> **Exercise requirements**
From the entries, return every line where the string "text" shows up.

> **Supplied records**

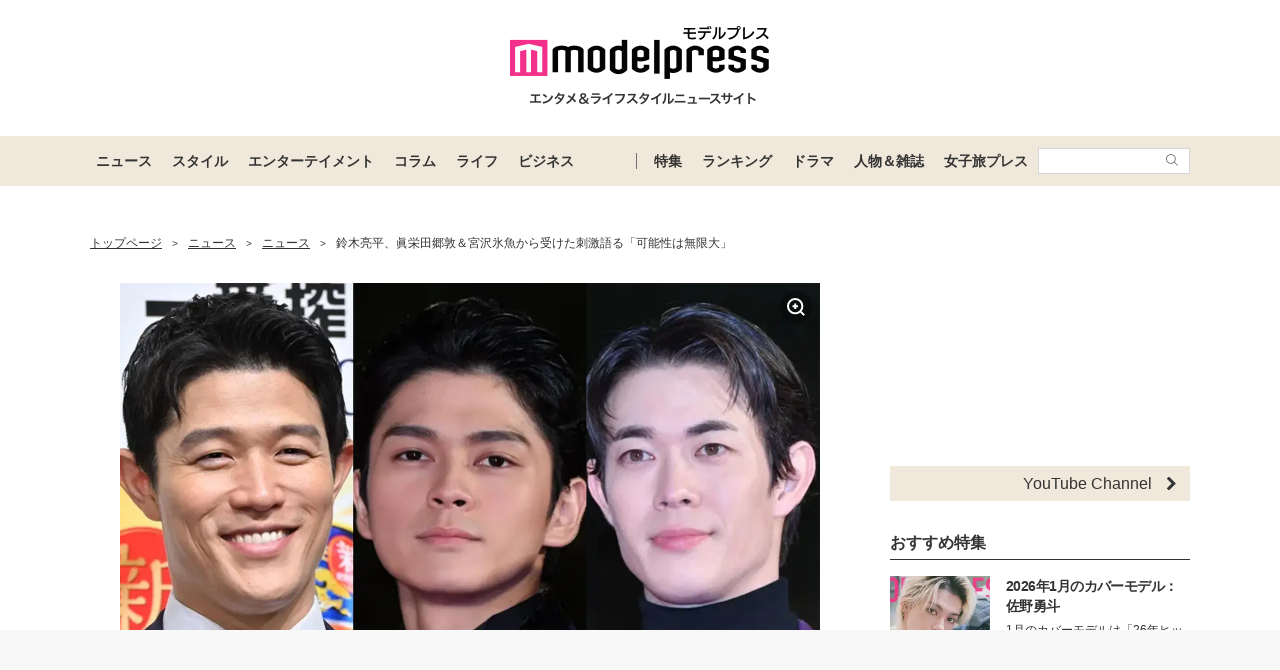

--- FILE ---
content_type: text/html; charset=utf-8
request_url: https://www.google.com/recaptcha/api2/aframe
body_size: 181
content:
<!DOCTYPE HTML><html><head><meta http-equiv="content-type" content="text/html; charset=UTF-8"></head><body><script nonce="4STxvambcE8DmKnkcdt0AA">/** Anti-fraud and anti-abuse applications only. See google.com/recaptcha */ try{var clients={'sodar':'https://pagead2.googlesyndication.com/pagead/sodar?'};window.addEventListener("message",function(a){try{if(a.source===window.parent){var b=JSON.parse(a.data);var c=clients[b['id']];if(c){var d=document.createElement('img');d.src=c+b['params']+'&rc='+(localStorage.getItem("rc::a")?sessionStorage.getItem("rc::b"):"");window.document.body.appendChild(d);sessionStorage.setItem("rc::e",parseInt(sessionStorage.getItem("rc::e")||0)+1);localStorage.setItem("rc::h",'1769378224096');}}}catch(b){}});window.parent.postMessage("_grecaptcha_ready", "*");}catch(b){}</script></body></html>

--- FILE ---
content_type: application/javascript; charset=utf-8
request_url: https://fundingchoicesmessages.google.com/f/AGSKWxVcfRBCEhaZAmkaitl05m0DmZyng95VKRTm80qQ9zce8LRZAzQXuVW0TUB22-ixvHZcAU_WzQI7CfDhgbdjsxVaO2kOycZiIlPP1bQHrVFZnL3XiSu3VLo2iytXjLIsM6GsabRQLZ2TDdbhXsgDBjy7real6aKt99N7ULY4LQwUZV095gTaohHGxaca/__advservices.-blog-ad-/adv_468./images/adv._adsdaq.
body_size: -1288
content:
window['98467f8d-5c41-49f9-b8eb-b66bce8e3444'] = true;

> **Solved problem**
content_type: text/html; charset=utf-8
<!DOCTYPE HTML><html><head><meta http-equiv="content-type" content="text/html; charset=UTF-8"></head><body><script nonce="4STxvambcE8DmKnkcdt0AA">/** Anti-fraud and anti-abuse applications only. See google.com/recaptcha */ try{var clients={'sodar':'https://pagead2.googlesyndication.com/pagead/sodar?'};window.addEventListener("message",function(a){try{if(a.source===window.parent){var b=JSON.parse(a.data);var c=clients[b['id']];if(c){var d=document.createElement('img');d.src=c+b['params']+'&rc='+(localStorage.getItem("rc::a")?sessionStorage.getItem("rc::b"):"");window.document.body.appendChild(d);sessionStorage.setItem("rc::e",parseInt(sessionStorage.getItem("rc::e")||0)+1);localStorage.setItem("rc::h",'1769378224096');}}}catch(b){}});window.parent.postMessage("_grecaptcha_ready", "*");}catch(b){}</script></body></html>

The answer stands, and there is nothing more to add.